[PATCH 0/8] second part of 5.12 patches

Pavel Begunkov <asml.silence@xxxxxxxxx> · Mon, 25 Jan 2021 11:42:19 +0000

1,2 are simple, can be considered separately

3-8 are inline completion optimisations, should affect buffered rw,
recv/send and others that can complete inline.

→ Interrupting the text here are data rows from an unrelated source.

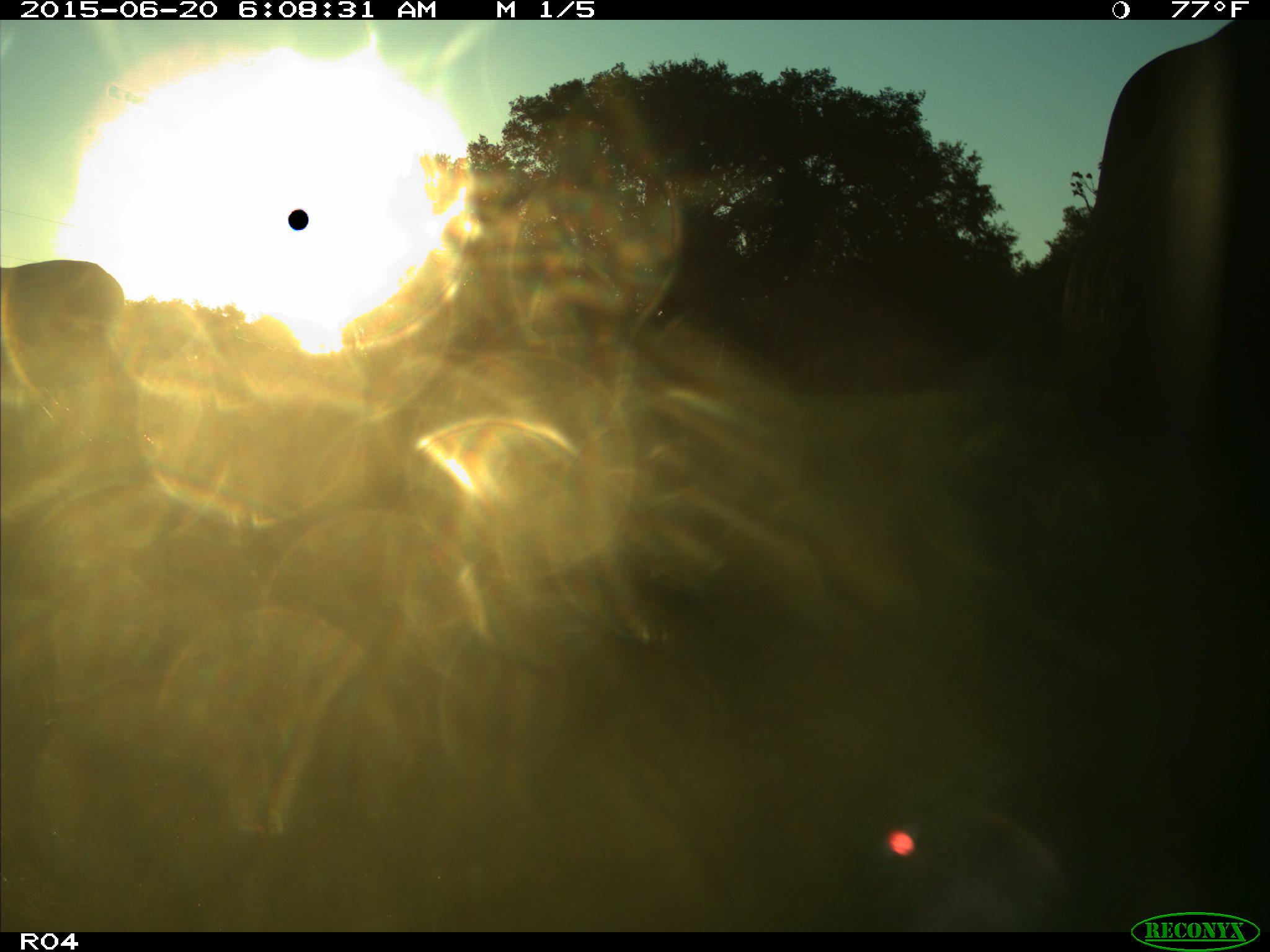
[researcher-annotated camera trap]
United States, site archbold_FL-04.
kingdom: Animalia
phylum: Chordata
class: Mammalia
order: Artiodactyla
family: Bovidae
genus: Bos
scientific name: Bos taurus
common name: domestic cow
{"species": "Bos taurus (domestic cow)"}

fio/t/io_uring do_nop=1 benchmark (batch=32) in KIOPS:
baseline (1-5 applied):         qd32: 8001,   qd1: 2015
arrays (+6/8):                  qd32: 8128,   qd1: 2028
batching (+7/8):                qd32: 10300,  qd1: 1946

The downside is worse qd1 with batching, don't think we should care much
because most of the time is syscalling, and I can easily get ~15-30% and
5-10% for qd32 and qd1 respectively by making ring's allocation cache
persistent and feeding memory of inline executed requests back into it.
Note: this should not affect async executed requests, e.g. block rw,
because they never hit this path.

Pavel Begunkov (8):
  io_uring: ensure only sqo_task has file notes
  io_uring: consolidate putting reqs task
  io_uring: don't keep submit_state on stack
  io_uring: remove ctx from comp_state
  io_uring: don't reinit submit state every time
  io_uring: replace list with array for compl batch
  io_uring: submit-completion free batching
  io_uring: keep interrupts on on submit completion

 fs/io_uring.c | 221 +++++++++++++++++++++++++-------------------------
 1 file changed, 110 insertions(+), 111 deletions(-)

-- 
2.24.0